Kata Kunci: Biografi, Pemikiran kalam.
PENDAHULUAN
Indonesia adalah salah satu negara yang mayoritas penduduknya beragama Islam, semua itu tidak lepas dari peran ulama-ulama terdahulu yang giat menyebarkan agama Islam, di antara ulama-ulama tersebut ada satu sosok ulama yang luar biasa, yaitu Syekh Nawawi al-Bantani yang merupakan sosok ulama multi- dimensional dengan latar belakang pendidikan pesantren. Nama beliau sudah sangat dikenal baik di kalangan akademisi maupun praktisi pendidikan Islam di seluruh penjuru dunia. Melalu karya-karya dan pemikirannya yang monumental, beliau telah memberikan pengaruh dalam berbagai bidang keilmuan meliputi bidang Tafsir, Tauhid, Fiqh, Tasawuf, Sejarah Nabi serta Bahasa dan Retorika Karya-karya beliau memberikan sumbangan yang sangat besar dalam kemajuan Islam
di Indonesia, dan sampai sekarang, karya-karya Syekh Nawawi masih terus dikaji dan diajarkan sehingga memberikan pengetahuan tentang ajaran Islam yang menyejukkan umat.
Pendidikan berhubungan langsung dengan manusia.
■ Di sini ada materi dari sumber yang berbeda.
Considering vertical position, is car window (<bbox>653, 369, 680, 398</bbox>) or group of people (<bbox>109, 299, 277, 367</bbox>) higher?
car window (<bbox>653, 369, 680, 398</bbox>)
Shaykh Nawawi menjelaskan kata addibuhum artinya allimuhum mahâsin al-
akhlaq. Addibuhum artinya didiklah mereka (istri, anak- anak dan setiap orang yang masuk
dalam tanggunganmu) tentang kebagusan akhlaq. Kata ta’dib disinonimkan dengan kata
ta’lim, namun penekanannya kepada pembentukan akhlaq (transformasi). Dengan demikian
Nawawi tidak membedakan secara tajam antara pengertian kata ta’lim dan ta‟dib, yang
semuanya mengacu pada transfer dan transformasi dalam pendidikan. Karena
pembentukan akhlak peserta didik itu tidak cukup dengan transfer saja, akan tetapi harus
menggunakan transformasi juga. Pendidikan tidak hanya terbatas pada masa kanak-kanak saja,
akan tetapi juga masa dewasa bahkan sampai mati. Hanya saja, penekanan kata ta‟dib lebih
kepada pendidikan budi pekerti (akhlak).
2
Biografi Shaykh Nawawi al-Bantani
Shaykh Nawawi, atau nama lengkapnya Abu Abdul Mut‟hi Muhammad Nawawi ibn Umar al-Tanari al-Bantani al-Jawi, dilahirkan di daerah Jawa Barat. Seorang ulama yang paling tersohor dan dikenal terutama dikalangan para santri dan ulama Indonesia, dengan sebutan Syekh Nawawi al-Bantani. Beliau lahir di kampung Tanara, kecamatan Tirtayasa, Kabupaten Serang, Keresidenan Banten pada tahun 1813M/1815M.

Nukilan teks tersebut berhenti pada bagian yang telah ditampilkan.